Kegiatan rapat berlangsung selama hampir 2 jam. Ketika hendak masuk kembali ke kelas, Karto dipanggil Jun, salah satu guru yang juga bertugas jadi bendahara di sekolah tersebut.

“Ya, Bu,”

“Maaf, apakah anak-anak sudah melunasi pembayaran buku-buku semester ini?” tanya Jun sopan.

“Saya cek dulu, ya, Bu. Kalau sudah nanti saya laporkan.” Karto duduk kembali di kursinya, sementara Jun berlalu menuju kelasnya setelah mengucapkan ‘baik, Pak’.

Karto segera mengambil buku besar berisi catatan pembayaran buku anak-anak. “Masih kurang dua anak,” ucap Karto pelan. Karto mengambil amplop besar putih dari dalam tasnya. Karto menghela napas. Terdengar istigfar lirih dari mulutnya.

***

“Masing-masing anak 475 ribu, jadi ….” Istri Karto mulai menghitung. “Lumayan juga, Pah.”

Karto diam, duduk sambil merokok di teras samping rumahnya, sementara Sarti berdiri.

“Papah ada tabungan?” tanya istrinya lagi. Karto menggeleng. “Kalau begitu ambil lagi dari koperasi.”

“Sudah nggak bisa pinjam lagi, Mah. Yang di bank saja masih 5 tahunan.”

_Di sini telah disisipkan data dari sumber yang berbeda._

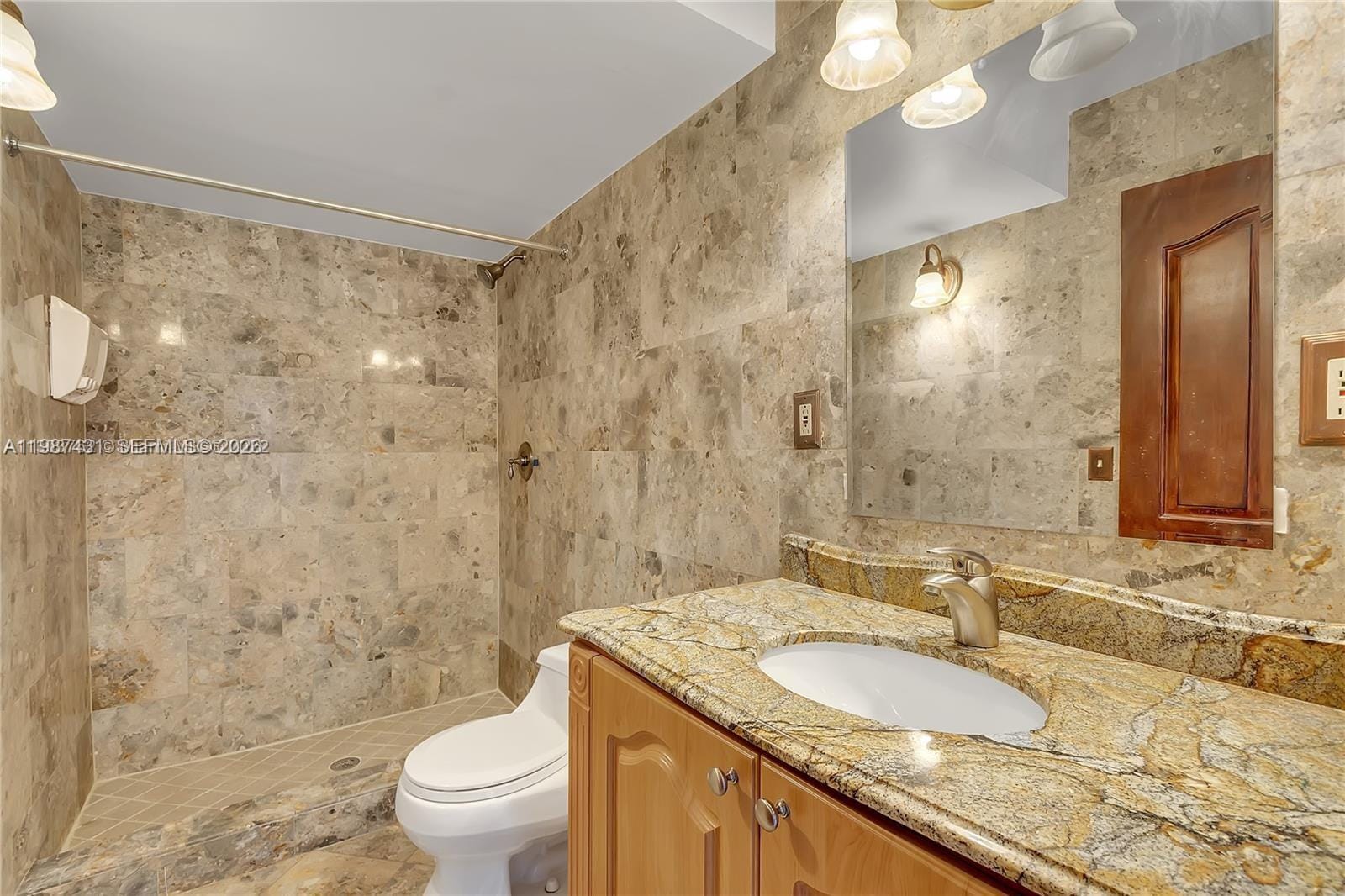6580 W 27th Court 58-12 — photo 7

Istri Karto berjalan mondar-mandir sambil berkacak pinggang. “Pinjam Bapak, Pah.” Karto menoleh ke istrinya, kemudian membuang puntung rokok yang masih separo. Karto mengambil ponsel di meja dan segera masuk ke rumah.

Banjarnegara, 24 Juli 2024

 

Aryati, penyuka hitam yang mulai suka putih juga.